Sunday, May 9, 2021


On the blog today, we have an addition to one of my favorite series I've created for the blog, my 1971 "Minor League Days" set, with the great and vastly under-rated Bill Freehan added:


Freehan was a 19-year-old stud just starting out with the Detroit system in 1961 when this photo was taken, as he would hit .310 over 77 games with 11 homers and 55 runs batted in for the Knoxville Smokies.

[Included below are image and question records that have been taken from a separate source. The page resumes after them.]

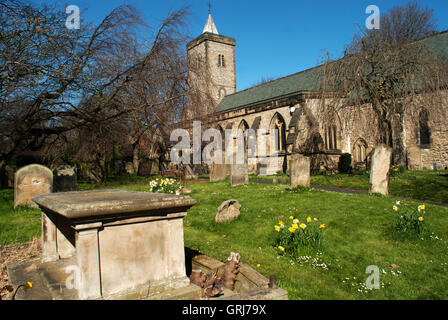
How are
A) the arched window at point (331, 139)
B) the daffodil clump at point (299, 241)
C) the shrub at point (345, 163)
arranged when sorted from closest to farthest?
1. the daffodil clump at point (299, 241)
2. the shrub at point (345, 163)
3. the arched window at point (331, 139)

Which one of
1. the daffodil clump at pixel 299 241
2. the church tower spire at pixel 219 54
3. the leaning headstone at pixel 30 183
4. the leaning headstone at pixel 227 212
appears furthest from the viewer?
the church tower spire at pixel 219 54

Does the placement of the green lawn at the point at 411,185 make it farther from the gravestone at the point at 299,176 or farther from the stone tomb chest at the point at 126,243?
the stone tomb chest at the point at 126,243

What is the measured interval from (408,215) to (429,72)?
1043 centimetres

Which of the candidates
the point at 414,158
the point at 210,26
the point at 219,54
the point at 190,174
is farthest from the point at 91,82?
the point at 210,26

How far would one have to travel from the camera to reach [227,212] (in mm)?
7652

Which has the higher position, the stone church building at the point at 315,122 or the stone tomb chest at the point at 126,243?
the stone church building at the point at 315,122

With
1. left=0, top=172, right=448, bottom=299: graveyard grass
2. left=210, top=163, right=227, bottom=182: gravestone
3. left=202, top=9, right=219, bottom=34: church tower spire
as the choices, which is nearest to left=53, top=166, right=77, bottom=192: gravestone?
left=0, top=172, right=448, bottom=299: graveyard grass

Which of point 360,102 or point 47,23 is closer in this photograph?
point 47,23

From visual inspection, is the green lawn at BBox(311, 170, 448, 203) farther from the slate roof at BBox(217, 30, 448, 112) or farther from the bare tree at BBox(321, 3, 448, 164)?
the slate roof at BBox(217, 30, 448, 112)

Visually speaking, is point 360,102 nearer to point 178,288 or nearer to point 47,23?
point 47,23

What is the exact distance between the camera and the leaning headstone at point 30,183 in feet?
31.7

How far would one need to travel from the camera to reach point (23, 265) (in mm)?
4391

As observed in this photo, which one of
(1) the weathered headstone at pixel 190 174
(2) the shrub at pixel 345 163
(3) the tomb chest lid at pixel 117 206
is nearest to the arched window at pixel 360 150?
(2) the shrub at pixel 345 163
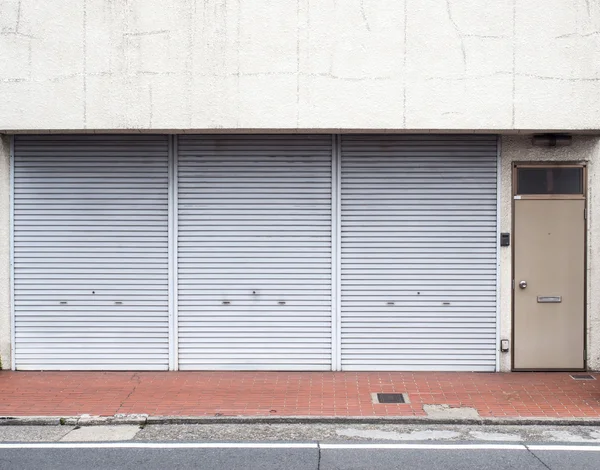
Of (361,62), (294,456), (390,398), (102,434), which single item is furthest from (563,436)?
(361,62)

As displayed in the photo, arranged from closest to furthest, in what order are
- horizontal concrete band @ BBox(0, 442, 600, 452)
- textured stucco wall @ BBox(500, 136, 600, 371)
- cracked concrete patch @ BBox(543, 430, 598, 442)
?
horizontal concrete band @ BBox(0, 442, 600, 452)
cracked concrete patch @ BBox(543, 430, 598, 442)
textured stucco wall @ BBox(500, 136, 600, 371)

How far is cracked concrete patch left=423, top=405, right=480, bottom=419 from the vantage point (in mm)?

He'd get his first taste of the Majors at the end of the season, appearing in four games, then spending all of 1962 in the Minors perfecting his carft, before coming back to the "Big Show" in 1963, where he'd stay for good.
Really, Freehan does NOT get enough credit for being the best backstop in the A.L. during the 1960's into the 1970's before guys like Carlton Fisk and Thurman Munson came along.
The man was an eleven-time All-Star, five-time Gold Glover and received MVP consideration six times, finishing third and second respectively in 1967 and 1968.
A solid player through and through, he'd retire after the 1976 season with a .262 lifetime average, 200 homers and 758 runs batted in over 1774 games and 6073 at-bats and finished with a .993 fielding percentage while donning the "tools of ignorance."
This man belongs in the Hall of Fame!